Progetto di promozione della donna in Burundi curato dal "Jesuit Refugee Service"
Imparare per sé e la propria famiglia il valore della dignità per migliorare la qualità
di vita nel proprio ambiente. È l’impegno assunto dal “Jesuit Refugee Service” (Jrs)
in favore delle donne in Burundi. L’iniziativa, lanciata nella diocesi di Rutana dall’organismo
di solidarietà dei Gesuiti, ha visto la creazione di un Centro didattico, nel quale
è possibile per le donne del posto migliorare la propria cultura e acquisire esperienze
di lavoro. La collega della redazione francese, Marie Duhamel, ne ha parlato
con Danilo Giannese, responsabile del JRS nella regione dei Grandi Laghi:
R. – E’ una
vera e propria fattoria didattica, nella quale forniamo alle donne più grandi e alle
più giovani che vivono nella zona competenze dal punto di vista dell’agricoltura e
dell’allevamento. Allo stesso tempo, abbiamo deciso di formarle offrendo loro anche
corsi di alfabetizzazione, quindi insegnando a leggere e a scrivere, a fare i calcoli,
e insegnando loro anche i diritti umani e i loro diritti specifici.
D. – Perché
puntare precisamente su di loro?
R. – Abbiamo deciso di puntare sulle donne
perché abbiamo constatato che in questa parte del Burundi, come in tanti altri Paesi
africani, la donna resta sfortunatamente più emarginata rispetto all’uomo. Però, sappiamo
benissimo che qui in Africa, e anche qui in Burundi, è veramente la donna che rappresenta
il motore della famiglia, è lei che va nei campi tutti i giorni… Abbiamo deciso allora
di puntare sulle donne perché siamo consapevoli che sono loro ad avere la possibilità
di lavorare per il diritto di una società più forte, di una società più solidale,
dove sia la pace a regnare.
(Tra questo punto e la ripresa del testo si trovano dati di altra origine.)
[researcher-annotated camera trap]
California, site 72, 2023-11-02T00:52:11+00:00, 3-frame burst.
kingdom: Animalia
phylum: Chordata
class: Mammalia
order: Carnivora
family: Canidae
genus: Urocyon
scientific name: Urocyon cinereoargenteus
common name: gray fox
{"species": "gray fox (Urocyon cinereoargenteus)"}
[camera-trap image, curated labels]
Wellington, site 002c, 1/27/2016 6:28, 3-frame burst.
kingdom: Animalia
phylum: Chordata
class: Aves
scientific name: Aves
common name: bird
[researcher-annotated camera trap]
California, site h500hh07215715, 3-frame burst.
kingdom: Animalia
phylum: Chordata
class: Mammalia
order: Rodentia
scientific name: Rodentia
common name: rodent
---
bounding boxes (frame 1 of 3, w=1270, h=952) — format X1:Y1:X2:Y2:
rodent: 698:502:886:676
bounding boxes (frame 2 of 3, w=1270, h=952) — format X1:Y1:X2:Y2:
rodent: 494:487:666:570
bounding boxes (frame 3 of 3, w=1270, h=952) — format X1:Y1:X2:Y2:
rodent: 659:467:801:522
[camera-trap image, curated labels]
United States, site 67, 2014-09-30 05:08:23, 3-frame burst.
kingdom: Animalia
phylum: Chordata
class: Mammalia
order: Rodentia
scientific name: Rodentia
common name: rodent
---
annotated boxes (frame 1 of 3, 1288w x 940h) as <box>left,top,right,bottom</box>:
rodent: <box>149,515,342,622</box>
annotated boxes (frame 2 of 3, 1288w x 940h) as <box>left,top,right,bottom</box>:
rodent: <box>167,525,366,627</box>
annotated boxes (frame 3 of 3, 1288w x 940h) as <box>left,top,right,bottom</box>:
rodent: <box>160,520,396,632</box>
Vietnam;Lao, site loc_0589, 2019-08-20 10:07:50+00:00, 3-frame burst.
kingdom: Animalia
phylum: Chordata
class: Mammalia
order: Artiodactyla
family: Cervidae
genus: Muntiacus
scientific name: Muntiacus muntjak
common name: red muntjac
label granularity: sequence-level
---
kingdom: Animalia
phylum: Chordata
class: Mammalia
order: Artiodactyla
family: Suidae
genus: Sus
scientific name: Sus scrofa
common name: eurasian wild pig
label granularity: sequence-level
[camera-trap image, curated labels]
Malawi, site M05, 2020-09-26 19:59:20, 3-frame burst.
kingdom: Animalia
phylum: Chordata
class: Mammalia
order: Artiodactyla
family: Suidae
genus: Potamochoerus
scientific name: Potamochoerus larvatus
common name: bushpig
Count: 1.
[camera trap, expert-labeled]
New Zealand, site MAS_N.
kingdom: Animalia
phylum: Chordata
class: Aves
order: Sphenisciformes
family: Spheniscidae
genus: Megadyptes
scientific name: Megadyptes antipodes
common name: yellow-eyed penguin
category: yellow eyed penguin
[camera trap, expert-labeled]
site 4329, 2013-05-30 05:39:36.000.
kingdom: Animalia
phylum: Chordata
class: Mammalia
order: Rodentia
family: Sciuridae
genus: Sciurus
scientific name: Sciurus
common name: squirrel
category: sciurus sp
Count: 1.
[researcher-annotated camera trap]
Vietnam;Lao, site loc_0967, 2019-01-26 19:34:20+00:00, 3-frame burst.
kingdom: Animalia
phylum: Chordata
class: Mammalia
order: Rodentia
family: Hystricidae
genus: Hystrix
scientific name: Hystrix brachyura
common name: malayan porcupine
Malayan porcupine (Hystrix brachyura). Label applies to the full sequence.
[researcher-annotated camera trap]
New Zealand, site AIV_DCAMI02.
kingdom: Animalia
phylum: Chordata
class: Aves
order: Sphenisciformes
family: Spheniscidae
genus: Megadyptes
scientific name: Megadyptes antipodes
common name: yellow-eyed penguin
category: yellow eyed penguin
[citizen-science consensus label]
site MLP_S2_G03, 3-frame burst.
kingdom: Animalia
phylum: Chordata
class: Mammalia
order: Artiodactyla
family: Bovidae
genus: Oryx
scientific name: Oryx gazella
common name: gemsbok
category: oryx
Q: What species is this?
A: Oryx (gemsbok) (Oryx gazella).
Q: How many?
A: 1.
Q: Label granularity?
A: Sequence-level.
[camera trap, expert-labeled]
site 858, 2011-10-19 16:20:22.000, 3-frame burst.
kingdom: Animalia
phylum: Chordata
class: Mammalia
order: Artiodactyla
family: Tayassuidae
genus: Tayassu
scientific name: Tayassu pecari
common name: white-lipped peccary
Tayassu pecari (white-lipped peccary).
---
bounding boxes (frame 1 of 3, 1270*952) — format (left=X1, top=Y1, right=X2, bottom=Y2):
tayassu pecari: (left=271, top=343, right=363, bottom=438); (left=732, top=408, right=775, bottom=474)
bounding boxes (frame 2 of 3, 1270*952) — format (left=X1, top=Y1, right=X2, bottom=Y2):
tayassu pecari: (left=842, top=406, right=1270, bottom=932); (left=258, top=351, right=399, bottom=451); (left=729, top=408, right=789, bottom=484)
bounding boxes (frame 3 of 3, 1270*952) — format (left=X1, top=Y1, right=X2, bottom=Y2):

In più, in questa parte del Burundi accade spesso che
moltissimi uomini lascino le famiglie per andare a lavorare oltre i confini in Tanzania
per poi ritornare a casa dopo più di un anno.
D. – Avete avuto l’opportunità
di formare alcune donne e quali sono stati i risultati?
R. – I risultati sono
positivi, perché la maggior parte delle donne e delle ragazze non hanno avuto la possibilità
di andare a scuola, soprattutto perché i padri glielo hanno impedito. Ma una donna
che è capace di andare al mercato e riesce a contare i soldi da dare al commerciante,
o riesce a leggere il peso sulla bilancia di ciò che sta acquistando è una donna sicuramente
più soddisfatta di se stessa. E una donna che scopre i propri diritti, una donna che
inizia a prendere coscienza del proprio corpo è sicuramente una donna la cui mente
si apre: in lei scompare la paura del prossimo, del vicino, e a giovarne è tutta la
società. Già il piccolo fatto che la donna impari a produrre una maggiore quantità
di cibo, perché sa coltivare la terra in una maniera più razionale, è molto positivo
perché vuol dire che sempre più donne saranno in grado di produrre più quantità di
cibo e ciò potrà far diminuire gli episodi di furto.
D. – Davanti a queste
donne molto più indipendenti e emancipate, il marito è contento oppure fa difficoltà?
R.
– Lavorando nella regione dei Grandi Laghi, ci rendiamo sempre conto che nel momento
vengono sensibilizzati sul fatto che le donne hanno diritti e sul fatto che una donna
con diritti sia importante soprattutto per lo sviluppo della società, gli uomini iniziano
a capire che l’emancipazione verso cui vanno le loro donne anzitutto non vuol dire
che comporterà per loro la perdita il loro “status”. Inizieranno ad accettare il passo
in avanti delle proprie donne e inizieranno anche a beneficiare dei vantaggi di avere
mogli e madri per i loro figli con una coscienza maggiore di se stesse.